Considering Figure 1, the cutoff value can be changed according to the nature of the data sets. In our tests, a cutoff value of 0.2 (default value) gave good matches with BS-Seq data. This value can be adjusted based on the sequencing depth - if the sequencing was done deep enough then there will be good separation between signal and noise channels and a lower threshold may give good separation, and where sequencing depth is not enough then a threshold of 0.3 or higher may be more appropriate. However a relationship between the threshold cutoff and sequencing depth is an open question, and has not been explored in detail.
5.2 f_mFastCountMateReadsOverRanges
f_mFastCountMateReadsOverRanges = function(gr.signal, bam.file, bPaired=T)

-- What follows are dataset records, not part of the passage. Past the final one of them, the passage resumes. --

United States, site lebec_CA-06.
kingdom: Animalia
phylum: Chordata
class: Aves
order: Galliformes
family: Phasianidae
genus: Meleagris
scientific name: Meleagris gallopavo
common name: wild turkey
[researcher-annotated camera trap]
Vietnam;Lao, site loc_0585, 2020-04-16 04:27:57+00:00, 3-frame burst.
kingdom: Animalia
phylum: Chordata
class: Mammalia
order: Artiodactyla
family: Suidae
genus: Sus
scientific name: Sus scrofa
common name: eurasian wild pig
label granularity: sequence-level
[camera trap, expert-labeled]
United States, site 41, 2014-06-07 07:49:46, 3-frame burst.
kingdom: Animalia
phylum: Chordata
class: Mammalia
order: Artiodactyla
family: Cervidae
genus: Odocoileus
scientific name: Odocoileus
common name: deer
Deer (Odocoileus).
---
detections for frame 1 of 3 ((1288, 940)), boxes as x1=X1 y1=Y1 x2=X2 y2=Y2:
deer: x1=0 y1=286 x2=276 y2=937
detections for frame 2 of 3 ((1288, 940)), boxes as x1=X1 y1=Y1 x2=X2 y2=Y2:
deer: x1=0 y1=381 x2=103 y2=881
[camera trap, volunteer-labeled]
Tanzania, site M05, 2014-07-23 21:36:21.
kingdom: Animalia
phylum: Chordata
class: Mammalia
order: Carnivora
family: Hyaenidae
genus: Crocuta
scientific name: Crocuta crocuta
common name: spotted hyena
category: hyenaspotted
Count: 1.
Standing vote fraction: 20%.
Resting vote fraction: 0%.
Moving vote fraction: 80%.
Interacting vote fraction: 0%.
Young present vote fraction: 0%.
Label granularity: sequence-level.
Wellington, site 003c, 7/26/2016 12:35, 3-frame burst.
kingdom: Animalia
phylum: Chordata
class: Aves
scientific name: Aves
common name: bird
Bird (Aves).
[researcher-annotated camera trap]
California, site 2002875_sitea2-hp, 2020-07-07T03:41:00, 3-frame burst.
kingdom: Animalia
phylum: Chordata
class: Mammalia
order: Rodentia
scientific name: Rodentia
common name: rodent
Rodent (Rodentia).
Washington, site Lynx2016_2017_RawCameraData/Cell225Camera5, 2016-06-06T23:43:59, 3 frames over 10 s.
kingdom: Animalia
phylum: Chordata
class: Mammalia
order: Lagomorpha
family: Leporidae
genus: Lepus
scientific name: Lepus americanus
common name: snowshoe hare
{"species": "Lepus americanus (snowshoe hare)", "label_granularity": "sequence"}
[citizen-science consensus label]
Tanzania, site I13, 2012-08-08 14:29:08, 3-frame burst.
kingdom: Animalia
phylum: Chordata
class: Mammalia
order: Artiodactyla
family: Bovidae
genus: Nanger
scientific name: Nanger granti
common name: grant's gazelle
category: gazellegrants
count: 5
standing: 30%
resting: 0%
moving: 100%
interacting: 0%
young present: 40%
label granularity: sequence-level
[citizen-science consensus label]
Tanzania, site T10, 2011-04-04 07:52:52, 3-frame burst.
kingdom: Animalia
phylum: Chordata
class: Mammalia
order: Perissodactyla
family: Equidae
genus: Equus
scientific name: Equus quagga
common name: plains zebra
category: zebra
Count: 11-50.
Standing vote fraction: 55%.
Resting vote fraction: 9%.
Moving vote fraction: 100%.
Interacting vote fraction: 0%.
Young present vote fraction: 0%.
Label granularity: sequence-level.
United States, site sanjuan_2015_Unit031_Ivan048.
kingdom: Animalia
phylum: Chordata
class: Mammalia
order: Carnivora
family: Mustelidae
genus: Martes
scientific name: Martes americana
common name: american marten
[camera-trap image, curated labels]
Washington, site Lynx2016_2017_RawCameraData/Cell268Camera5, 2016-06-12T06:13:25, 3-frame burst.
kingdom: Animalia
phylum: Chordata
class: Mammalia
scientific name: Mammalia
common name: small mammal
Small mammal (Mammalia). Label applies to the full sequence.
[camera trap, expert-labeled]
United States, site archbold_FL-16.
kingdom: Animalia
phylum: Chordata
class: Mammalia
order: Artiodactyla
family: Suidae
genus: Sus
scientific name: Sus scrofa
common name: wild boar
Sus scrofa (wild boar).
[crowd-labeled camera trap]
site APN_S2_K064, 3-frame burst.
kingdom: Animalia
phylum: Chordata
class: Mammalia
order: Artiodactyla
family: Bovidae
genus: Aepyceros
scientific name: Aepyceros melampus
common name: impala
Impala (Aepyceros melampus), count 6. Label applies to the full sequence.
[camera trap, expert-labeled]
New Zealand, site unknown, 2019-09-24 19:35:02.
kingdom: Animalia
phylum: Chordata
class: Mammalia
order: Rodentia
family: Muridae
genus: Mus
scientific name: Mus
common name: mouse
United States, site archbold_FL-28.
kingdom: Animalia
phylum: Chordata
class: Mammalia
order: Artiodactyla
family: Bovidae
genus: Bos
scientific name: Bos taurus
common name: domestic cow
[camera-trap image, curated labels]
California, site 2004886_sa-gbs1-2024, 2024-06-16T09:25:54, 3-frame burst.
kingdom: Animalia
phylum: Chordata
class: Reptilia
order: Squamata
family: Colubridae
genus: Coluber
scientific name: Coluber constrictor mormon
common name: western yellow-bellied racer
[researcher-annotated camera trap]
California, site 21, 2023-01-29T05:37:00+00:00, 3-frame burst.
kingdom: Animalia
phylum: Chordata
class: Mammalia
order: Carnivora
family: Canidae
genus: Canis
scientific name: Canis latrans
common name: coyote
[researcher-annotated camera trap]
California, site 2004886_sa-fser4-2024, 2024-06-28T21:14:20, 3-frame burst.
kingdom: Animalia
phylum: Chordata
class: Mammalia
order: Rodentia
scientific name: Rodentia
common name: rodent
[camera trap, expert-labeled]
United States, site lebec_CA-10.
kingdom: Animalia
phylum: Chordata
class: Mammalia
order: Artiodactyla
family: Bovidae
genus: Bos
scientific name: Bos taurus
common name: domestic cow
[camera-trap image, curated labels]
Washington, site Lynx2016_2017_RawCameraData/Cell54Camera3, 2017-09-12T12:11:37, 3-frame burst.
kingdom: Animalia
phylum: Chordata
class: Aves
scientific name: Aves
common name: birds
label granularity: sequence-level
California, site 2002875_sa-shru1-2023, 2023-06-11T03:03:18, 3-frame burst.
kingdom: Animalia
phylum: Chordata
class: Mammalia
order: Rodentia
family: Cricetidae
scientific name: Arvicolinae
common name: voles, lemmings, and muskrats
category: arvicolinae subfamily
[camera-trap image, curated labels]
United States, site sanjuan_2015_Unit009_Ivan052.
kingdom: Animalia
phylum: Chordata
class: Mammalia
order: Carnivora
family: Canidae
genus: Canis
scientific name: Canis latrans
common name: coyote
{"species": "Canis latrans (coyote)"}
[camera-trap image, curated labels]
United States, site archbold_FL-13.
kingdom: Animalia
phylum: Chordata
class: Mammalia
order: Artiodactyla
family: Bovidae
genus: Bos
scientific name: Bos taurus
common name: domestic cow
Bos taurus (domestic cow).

gr.signal = Genomic Ranges object of class GRanges, which would be a set of ranges with strand value *, over which counting is done
bam.file = alignment file in bam format, expects the bam index file with same name and .bai extension in the directory
bPaired = T - boolean value, set true if paired end or else set false for single end reads
Description:It uses a GRanges object (typically calculated by a peak caller e.g. MACS) and using the alignment data, creates a matrix that contains first mate reads from plus and minus strands (mp, mm) and number of reads from both mates (bp, bm). For single end data both mp = bp and mm = bm.
Rets:Returns a matrix with count data
mRets = matrix(NA, nrow=length(gr.signal), ncol=4, dimnames=list(NULL, c('mp', 'mm', 'bp', 'bm')))
5.3 f_oGRSeparateStrands
Main function that performs strand separation, and uses functions in sections 3.1 and 3.2 to perform these tasks. The details of the function are explained in section 2.3.2.